#### Records for this task

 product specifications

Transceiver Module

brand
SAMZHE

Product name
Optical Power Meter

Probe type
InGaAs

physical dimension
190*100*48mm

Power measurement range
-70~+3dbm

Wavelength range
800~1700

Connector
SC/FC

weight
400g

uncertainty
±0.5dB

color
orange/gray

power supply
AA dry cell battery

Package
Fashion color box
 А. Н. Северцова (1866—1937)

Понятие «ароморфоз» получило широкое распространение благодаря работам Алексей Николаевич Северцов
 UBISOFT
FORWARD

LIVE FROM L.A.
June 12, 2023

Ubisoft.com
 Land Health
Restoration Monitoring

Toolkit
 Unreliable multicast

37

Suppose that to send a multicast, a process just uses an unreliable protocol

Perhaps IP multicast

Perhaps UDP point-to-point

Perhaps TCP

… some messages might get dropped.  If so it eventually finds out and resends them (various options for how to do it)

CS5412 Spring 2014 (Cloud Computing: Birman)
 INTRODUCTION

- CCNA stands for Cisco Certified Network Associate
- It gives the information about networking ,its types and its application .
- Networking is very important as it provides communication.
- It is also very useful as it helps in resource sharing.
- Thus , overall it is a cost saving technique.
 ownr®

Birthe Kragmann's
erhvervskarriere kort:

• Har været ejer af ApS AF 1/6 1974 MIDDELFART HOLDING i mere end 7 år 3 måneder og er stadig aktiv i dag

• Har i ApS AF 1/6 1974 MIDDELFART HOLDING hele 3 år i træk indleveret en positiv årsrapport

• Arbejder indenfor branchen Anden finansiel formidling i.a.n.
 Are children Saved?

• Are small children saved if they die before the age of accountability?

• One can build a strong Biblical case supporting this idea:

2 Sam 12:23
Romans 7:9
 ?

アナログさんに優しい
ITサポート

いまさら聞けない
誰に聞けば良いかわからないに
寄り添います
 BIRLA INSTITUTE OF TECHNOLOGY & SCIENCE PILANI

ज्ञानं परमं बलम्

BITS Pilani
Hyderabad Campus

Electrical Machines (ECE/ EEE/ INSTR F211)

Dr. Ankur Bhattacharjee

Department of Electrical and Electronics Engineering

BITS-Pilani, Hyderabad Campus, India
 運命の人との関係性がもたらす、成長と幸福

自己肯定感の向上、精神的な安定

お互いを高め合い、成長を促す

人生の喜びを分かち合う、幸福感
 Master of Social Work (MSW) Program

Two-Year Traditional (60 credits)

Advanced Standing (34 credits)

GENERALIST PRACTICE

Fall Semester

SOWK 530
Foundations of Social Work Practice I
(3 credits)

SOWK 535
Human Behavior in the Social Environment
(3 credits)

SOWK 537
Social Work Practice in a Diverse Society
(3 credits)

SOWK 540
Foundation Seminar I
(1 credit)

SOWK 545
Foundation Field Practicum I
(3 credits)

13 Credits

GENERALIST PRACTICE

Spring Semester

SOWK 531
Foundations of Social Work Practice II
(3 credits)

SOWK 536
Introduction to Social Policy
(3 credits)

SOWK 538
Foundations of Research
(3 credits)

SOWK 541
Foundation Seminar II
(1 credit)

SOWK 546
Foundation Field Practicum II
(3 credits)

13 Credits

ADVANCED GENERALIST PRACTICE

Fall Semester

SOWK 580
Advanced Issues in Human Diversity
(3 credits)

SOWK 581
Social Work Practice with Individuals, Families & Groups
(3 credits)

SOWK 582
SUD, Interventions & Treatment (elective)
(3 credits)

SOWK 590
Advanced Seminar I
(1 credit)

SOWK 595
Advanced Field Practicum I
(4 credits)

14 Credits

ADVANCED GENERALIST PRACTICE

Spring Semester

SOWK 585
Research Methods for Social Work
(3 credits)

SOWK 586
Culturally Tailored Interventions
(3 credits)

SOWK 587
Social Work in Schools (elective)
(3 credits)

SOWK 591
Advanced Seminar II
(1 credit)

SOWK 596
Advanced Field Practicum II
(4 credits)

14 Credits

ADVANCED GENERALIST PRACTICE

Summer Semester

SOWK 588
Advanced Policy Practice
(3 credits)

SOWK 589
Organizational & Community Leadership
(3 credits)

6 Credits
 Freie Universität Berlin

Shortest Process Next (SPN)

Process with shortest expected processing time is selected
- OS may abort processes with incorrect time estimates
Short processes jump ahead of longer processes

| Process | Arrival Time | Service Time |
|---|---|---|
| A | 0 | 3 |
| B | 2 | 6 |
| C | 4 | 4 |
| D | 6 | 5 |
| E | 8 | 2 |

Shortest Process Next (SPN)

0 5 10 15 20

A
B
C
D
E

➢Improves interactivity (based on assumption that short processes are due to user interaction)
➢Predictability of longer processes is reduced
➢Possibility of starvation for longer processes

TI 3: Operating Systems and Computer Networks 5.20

########

• Problem details: Give back the material in full, word for word.

• Solution below:
 product specifications

Transceiver Module

brand
SAMZHE

Product name
Optical Power Meter

Probe type
InGaAs

physical dimension
190*100*48mm

Power measurement range
-70~+3dbm

Wavelength range
800~1700

Connector
SC/FC

weight
400g

uncertainty
±0.5dB

color
orange/gray

power supply
AA dry cell battery

Package
Fashion color box
 А. Н. Северцова (1866—1937)

Понятие «ароморфоз» получило широкое распространение благодаря работам Алексей Николаевич Северцов
 UBISOFT
FORWARD

LIVE FROM L.A.
June 12, 2023

Ubisoft.com
 Land Health
Restoration Monitoring

Toolkit
 Unreliable multicast

37

Suppose that to send a multicast, a process just uses an unreliable protocol

Perhaps IP multicast

Perhaps UDP point-to-point

Perhaps TCP

… some messages might get dropped.  If so it eventually finds out and resends them (various options for how to do it)

CS5412 Spring 2014 (Cloud Computing: Birman)
 INTRODUCTION

- CCNA stands for Cisco Certified Network Associate
- It gives the information about networking ,its types and its application .
- Networking is very important as it provides communication.
- It is also very useful as it helps in resource sharing.
- Thus , overall it is a cost saving technique.
 ownr®

Birthe Kragmann's
erhvervskarriere kort:

• Har været ejer af ApS AF 1/6 1974 MIDDELFART HOLDING i mere end 7 år 3 måneder og er stadig aktiv i dag

• Har i ApS AF 1/6 1974 MIDDELFART HOLDING hele 3 år i træk indleveret en positiv årsrapport

• Arbejder indenfor branchen Anden finansiel formidling i.a.n.
 Are children Saved?

• Are small children saved if they die before the age of accountability?

• One can build a strong Biblical case supporting this idea:

2 Sam 12:23
Romans 7:9
 ?

アナログさんに優しい
ITサポート

いまさら聞けない
誰に聞けば良いかわからないに
寄り添います
 BIRLA INSTITUTE OF TECHNOLOGY & SCIENCE PILANI

ज्ञानं परमं बलम्

BITS Pilani
Hyderabad Campus

Electrical Machines (ECE/ EEE/ INSTR F211)

Dr. Ankur Bhattacharjee

Department of Electrical and Electronics Engineering

BITS-Pilani, Hyderabad Campus, India
 運命の人との関係性がもたらす、成長と幸福

自己肯定感の向上、精神的な安定

お互いを高め合い、成長を促す

人生の喜びを分かち合う、幸福感
 Master of Social Work (MSW) Program

Two-Year Traditional (60 credits)

Advanced Standing (34 credits)

GENERALIST PRACTICE

Fall Semester

SOWK 530
Foundations of Social Work Practice I
(3 credits)

SOWK 535
Human Behavior in the Social Environment
(3 credits)

SOWK 537
Social Work Practice in a Diverse Society
(3 credits)

SOWK 540
Foundation Seminar I
(1 credit)

SOWK 545
Foundation Field Practicum I
(3 credits)

13 Credits

GENERALIST PRACTICE

Spring Semester

SOWK 531
Foundations of Social Work Practice II
(3 credits)

SOWK 536
Introduction to Social Policy
(3 credits)

SOWK 538
Foundations of Research
(3 credits)

SOWK 541
Foundation Seminar II
(1 credit)

SOWK 546
Foundation Field Practicum II
(3 credits)

13 Credits

ADVANCED GENERALIST PRACTICE

Fall Semester

SOWK 580
Advanced Issues in Human Diversity
(3 credits)

SOWK 581
Social Work Practice with Individuals, Families & Groups
(3 credits)

SOWK 582
SUD, Interventions & Treatment (elective)
(3 credits)

SOWK 590
Advanced Seminar I
(1 credit)

SOWK 595
Advanced Field Practicum I
(4 credits)

14 Credits

ADVANCED GENERALIST PRACTICE

Spring Semester

SOWK 585
Research Methods for Social Work
(3 credits)

SOWK 586
Culturally Tailored Interventions
(3 credits)

SOWK 587
Social Work in Schools (elective)
(3 credits)

SOWK 591
Advanced Seminar II
(1 credit)

SOWK 596
Advanced Field Practicum II
(4 credits)

14 Credits

ADVANCED GENERALIST PRACTICE

Summer Semester

SOWK 588
Advanced Policy Practice
(3 credits)

SOWK 589
Organizational & Community Leadership
(3 credits)

6 Credits
 Freie Universität Berlin

Shortest Process Next (SPN)

Process with shortest expected processing time is selected
- OS may abort processes with incorrect time estimates
Short processes jump ahead of longer processes

| Process | Arrival Time | Service Time |
|---|---|---|
| A | 0 | 3 |
| B | 2 | 6 |
| C | 4 | 4 |
| D | 6 | 5 |
| E | 8 | 2 |

Shortest Process Next (SPN)

0 5 10 15 20

A
B
C
D
E

➢Improves interactivity (based on assumption that short processes are due to user interaction)
➢Predictability of longer processes is reduced
➢Possibility of starvation for longer processes

TI 3: Operating Systems and Computer Networks 5.20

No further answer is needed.